__TO DO__
Begin at the line that has "Is the gold" and continue through the end of the records, swapping "gold lettering on jersey" for "gold lettering on shirt" and leaving everything else unchanged.

BEGIN MATERIAL TO PROCESS

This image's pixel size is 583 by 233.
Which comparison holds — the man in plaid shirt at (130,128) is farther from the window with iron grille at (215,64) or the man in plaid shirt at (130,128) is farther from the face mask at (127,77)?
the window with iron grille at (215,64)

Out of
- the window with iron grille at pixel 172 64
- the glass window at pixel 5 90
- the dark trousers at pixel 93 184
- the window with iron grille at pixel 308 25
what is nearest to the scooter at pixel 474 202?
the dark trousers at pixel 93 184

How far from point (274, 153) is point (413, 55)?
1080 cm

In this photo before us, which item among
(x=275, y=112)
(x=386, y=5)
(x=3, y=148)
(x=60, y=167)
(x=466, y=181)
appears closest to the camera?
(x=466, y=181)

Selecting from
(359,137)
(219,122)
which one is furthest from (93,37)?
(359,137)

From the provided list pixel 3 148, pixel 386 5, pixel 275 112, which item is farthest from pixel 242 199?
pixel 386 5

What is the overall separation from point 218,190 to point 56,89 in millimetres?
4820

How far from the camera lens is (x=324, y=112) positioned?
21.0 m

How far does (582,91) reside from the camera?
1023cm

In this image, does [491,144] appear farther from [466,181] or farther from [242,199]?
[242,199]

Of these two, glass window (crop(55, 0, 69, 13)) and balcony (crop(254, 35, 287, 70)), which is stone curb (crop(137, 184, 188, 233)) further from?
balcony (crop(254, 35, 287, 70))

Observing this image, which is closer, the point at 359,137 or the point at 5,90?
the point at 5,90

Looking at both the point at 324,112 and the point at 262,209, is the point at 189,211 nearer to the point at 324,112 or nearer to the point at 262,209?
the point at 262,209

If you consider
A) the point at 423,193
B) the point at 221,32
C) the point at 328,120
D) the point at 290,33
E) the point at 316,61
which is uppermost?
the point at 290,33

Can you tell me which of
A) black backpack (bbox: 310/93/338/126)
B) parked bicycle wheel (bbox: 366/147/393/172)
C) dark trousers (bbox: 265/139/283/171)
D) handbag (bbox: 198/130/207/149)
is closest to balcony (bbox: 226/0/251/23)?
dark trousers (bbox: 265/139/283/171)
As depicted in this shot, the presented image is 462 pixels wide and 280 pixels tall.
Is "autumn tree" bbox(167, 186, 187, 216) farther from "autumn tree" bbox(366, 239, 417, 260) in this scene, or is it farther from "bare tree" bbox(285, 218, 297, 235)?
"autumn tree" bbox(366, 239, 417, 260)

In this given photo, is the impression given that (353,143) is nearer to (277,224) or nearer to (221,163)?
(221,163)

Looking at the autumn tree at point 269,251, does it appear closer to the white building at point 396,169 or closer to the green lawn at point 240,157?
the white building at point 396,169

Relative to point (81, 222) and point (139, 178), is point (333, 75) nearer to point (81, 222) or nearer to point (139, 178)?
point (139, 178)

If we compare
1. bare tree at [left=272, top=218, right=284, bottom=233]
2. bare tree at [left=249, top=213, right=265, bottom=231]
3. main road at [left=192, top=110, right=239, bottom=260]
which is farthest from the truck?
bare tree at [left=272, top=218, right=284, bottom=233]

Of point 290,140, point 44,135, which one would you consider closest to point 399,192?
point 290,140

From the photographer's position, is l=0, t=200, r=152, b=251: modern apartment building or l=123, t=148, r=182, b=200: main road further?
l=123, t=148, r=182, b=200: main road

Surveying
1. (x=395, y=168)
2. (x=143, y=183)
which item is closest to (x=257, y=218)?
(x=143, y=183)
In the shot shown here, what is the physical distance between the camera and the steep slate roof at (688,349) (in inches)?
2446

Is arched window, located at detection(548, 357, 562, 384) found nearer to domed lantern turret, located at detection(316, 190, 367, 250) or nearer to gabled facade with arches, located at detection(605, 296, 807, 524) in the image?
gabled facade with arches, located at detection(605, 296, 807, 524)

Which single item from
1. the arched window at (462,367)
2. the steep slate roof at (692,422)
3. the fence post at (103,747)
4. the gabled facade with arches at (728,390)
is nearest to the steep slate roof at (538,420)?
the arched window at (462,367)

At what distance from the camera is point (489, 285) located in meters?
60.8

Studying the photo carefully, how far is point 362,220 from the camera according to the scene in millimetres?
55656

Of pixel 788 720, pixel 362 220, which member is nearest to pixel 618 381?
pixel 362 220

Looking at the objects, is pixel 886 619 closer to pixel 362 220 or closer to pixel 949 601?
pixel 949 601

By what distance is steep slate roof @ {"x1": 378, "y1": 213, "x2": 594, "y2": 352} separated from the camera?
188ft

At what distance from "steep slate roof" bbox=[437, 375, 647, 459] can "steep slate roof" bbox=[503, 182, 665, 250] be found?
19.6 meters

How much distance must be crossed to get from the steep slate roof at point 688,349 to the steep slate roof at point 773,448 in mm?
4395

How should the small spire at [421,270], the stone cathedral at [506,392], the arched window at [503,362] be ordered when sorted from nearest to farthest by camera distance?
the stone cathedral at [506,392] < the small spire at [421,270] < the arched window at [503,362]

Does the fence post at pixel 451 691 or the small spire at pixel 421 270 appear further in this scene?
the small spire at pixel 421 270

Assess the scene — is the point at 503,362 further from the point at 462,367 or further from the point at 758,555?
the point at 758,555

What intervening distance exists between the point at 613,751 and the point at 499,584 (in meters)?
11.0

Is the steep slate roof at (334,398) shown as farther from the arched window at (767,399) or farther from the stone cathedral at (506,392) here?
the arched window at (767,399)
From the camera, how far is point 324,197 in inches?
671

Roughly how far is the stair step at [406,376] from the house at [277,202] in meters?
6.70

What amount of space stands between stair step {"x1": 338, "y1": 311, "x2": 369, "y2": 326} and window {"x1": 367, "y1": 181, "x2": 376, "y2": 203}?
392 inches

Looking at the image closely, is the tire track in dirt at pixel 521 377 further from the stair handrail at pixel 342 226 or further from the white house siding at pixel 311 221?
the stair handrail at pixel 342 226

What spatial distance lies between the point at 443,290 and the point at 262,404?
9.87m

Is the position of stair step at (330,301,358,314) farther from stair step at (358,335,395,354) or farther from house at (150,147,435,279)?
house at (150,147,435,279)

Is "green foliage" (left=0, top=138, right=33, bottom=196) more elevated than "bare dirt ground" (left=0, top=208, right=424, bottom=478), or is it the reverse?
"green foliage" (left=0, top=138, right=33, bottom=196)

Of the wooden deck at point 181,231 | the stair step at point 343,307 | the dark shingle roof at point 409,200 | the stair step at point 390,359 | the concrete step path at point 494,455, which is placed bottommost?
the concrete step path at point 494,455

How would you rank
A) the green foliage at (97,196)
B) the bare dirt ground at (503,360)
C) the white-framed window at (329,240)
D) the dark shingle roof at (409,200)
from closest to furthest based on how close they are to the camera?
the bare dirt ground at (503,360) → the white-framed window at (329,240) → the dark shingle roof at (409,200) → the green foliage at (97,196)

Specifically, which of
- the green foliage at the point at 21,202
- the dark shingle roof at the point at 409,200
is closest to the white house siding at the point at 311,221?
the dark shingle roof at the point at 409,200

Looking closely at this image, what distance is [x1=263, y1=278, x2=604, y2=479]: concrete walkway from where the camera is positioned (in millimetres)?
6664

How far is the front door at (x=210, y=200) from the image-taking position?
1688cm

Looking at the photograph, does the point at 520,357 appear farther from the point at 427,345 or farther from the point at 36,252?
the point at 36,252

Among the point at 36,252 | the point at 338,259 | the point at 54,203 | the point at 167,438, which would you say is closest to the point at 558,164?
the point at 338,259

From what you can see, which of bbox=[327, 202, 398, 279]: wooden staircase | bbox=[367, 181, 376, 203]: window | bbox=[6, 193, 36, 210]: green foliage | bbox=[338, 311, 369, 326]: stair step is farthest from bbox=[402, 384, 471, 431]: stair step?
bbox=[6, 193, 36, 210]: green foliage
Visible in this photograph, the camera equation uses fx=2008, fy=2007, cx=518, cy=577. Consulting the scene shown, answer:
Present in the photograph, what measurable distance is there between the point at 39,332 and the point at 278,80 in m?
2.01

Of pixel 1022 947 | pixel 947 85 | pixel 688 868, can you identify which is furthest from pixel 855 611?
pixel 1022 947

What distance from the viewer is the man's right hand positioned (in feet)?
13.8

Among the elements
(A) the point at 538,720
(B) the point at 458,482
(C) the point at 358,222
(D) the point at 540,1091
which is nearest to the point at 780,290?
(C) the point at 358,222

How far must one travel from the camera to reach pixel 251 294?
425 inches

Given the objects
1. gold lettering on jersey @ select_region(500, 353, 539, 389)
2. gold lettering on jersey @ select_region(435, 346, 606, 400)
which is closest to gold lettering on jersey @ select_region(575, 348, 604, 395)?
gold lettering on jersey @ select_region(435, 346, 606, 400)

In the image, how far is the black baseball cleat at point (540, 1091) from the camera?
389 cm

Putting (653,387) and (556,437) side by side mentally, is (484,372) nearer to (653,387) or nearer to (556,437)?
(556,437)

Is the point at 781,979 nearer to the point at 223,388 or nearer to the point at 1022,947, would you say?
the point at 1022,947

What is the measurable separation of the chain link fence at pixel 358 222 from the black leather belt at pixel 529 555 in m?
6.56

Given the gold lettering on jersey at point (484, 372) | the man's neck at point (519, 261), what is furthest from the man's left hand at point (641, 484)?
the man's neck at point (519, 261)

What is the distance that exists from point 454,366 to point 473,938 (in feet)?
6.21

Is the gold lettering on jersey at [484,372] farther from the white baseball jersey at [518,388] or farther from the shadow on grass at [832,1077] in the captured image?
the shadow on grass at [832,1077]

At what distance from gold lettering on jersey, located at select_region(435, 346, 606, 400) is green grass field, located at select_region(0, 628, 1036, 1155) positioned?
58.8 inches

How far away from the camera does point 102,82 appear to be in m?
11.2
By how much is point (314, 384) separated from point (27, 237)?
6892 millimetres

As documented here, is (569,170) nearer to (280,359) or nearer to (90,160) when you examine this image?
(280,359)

END MATERIAL TO PROCESS

__CORRECT RESPONSE__
Is the gold lettering on shirt at [484,372] farther from the white baseball jersey at [518,388] or farther from the shadow on grass at [832,1077] in the captured image?
the shadow on grass at [832,1077]

At what distance from gold lettering on shirt, located at select_region(435, 346, 606, 400) is green grass field, located at select_region(0, 628, 1036, 1155) positioned?
58.8 inches

How far away from the camera does point 102,82 appear to be in m?
11.2
By how much is point (314, 384) separated from point (27, 237)?
6892 millimetres

As documented here, is (569,170) nearer to (280,359) or nearer to (90,160) when you examine this image?
(280,359)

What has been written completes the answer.